Fast transforms for high order boundary conditions
For image deblurring, this work provides a faster and more accurate boundary treatment than existing methods, though it is an incremental extension of prior antireflective models.
This paper extends antireflective boundary conditions for blurring models to preserve higher-degree polynomials while maintaining FFT-level computational complexity, and demonstrates effectiveness in Tikhonov regularization with generalized cross validation.
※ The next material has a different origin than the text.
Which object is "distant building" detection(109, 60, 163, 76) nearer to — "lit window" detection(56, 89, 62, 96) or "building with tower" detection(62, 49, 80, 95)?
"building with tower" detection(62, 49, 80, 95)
We study strategies for increasing the precision in the blurring models by maintaining a complexity in the related numerical linear algebra procedures (matrix-vector product, linear system solution, computation of eigenvalues etc.) of the same order of the celebrated Fast Fourier Transform. The key idea is the choice of a suitable functional basis for representing signals and images. Starting from an analysis of the spectral decomposition of blurring matrices associated to the antireflective boundary conditions introduced in [S. Serra Capizzano, SIAM J. Sci. Comput. 25-3 pp. 1307--1325], we extend the model for preserving polynomials of higher degree and fast computations also in the nonsymmetric case. We apply the proposed model to Tikhonov regularization with smoothing norms and the generalized cross validation for choosing the regularization parameter. A selection of numerical experiments shows the effectiveness of the proposed techniques.